So why the hatchet job, Fox? Hollywood is hardly known for falling on its sword when they feel they have a clunker. In fact, more often than not, they usually rush into the breach, promotional guns blazing, in an effort to recoup as much money as they can before word-of-mouth turns on them. And spare me any argument that it’s because someone at Fox other than Rupert Murdoch suddenly decided to be an arbiter of taste and decency.
Granted, Luke Wilson and Maya Rudolph are hardly marquee leads, especially in the wake of the former’s box office flameout earlier this summer in the form of My Super Ex-Girlfriend, also released by Fox. Still, Idiocracy is in many ways the perfect back-to-school movie, and even though Beavis and Butt-head has been off television for more than a decade now, Judge is still a respected name among the hipster sly-comedy crowd.
One popular — and certainly not too farfetched — theory is that the proudly lowbrow, R-rated Idiocracy touched a nerve within boardrooms because of how harshly it comes down satirically on some of its corporate players within the movie. Apart from the Costco dig and all sorts of franchising and licensing jokes, delivered in visual scattershot throughout the film, over the years the burger chain Fuddrucker’s has morphed into Buttf*ckers, Starbucks gives hand-jobs with its lattes, and tax refunds (I think from a name company, though I can’t recollect with 100% certainty) can be received in the form of further sexual gratification. “If you don’t smoke Tarrylton’s… f*ck you!” exclaims one leering billboard, while Carl’s Jr. kiosks repeatedly greet customers in similarly crude fashion.
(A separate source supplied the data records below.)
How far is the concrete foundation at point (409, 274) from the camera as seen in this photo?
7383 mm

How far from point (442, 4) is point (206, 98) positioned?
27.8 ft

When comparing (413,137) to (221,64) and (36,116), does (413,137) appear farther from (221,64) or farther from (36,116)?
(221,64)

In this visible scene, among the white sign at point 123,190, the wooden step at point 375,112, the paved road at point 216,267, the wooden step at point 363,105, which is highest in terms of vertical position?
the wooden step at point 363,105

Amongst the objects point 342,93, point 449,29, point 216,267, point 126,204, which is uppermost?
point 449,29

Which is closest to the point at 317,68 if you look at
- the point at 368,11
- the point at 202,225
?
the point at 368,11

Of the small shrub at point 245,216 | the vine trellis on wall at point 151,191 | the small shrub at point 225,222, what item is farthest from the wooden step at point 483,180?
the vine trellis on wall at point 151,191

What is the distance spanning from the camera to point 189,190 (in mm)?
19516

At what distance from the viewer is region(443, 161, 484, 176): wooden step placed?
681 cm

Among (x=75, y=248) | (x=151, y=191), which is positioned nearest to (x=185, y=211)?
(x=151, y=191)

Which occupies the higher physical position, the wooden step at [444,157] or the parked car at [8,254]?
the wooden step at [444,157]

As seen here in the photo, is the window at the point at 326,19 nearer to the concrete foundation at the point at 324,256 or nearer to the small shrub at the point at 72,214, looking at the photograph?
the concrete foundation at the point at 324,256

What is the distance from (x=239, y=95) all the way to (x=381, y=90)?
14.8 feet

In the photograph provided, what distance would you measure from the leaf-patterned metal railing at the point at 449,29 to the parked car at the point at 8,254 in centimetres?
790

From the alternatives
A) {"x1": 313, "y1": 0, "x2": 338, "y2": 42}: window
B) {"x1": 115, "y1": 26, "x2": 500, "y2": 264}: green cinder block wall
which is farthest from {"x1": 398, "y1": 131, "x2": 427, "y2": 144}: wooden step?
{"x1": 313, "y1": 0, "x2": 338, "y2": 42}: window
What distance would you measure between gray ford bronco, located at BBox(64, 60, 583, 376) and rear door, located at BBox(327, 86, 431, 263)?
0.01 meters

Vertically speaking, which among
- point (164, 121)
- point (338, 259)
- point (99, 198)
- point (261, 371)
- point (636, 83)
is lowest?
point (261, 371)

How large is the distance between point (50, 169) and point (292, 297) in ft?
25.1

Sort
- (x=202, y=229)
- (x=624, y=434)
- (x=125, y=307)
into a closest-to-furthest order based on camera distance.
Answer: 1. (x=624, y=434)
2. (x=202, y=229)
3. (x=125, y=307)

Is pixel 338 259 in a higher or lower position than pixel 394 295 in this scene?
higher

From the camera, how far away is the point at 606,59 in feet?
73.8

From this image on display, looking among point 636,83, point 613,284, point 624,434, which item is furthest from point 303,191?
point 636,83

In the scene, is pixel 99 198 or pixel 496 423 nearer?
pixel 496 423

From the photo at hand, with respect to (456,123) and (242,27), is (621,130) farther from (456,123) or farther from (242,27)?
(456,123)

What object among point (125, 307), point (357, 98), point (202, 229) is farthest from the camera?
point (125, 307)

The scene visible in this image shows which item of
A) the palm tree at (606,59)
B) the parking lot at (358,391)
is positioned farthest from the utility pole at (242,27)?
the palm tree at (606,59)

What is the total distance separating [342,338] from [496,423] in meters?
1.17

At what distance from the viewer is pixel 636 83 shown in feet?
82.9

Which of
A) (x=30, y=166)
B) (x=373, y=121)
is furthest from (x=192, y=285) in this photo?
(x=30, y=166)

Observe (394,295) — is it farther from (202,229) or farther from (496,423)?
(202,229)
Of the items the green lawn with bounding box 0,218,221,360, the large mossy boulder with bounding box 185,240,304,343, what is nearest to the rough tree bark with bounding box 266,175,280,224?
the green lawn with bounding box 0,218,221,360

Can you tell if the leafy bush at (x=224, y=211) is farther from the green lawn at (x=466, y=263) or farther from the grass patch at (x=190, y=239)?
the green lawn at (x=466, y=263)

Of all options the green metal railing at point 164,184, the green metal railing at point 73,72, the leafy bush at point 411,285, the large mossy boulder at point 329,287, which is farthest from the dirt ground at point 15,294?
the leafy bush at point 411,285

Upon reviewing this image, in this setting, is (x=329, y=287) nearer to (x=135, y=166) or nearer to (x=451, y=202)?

One rumor has Starbucks and-or other companies threatening legal action or, more likely, noncompliance and non-cooperation in future projects with the studio, meaning that this dump of Idiocracy satisfies 20th Century Fox’s contractual obligations while also showing their groveling sensitivity to the thin-skinned interests of fellow corporate citizens (as opposed to the alternative of… I don’t know, all that material somehow slipping by those that greenlit the movie and the legion of well-paid legal vetters that help handle product placement and rights clearances in films?). It’s hard to prove, of course — coincidentally, just like indecency. But Fox ducked calls for comment on this, or even to confirm or discuss the movie’s release strategy, except to say that it came out last week.
That, as much as the bizarrely bullet-riddled commercial corpse of Idiocracy, seems to say something.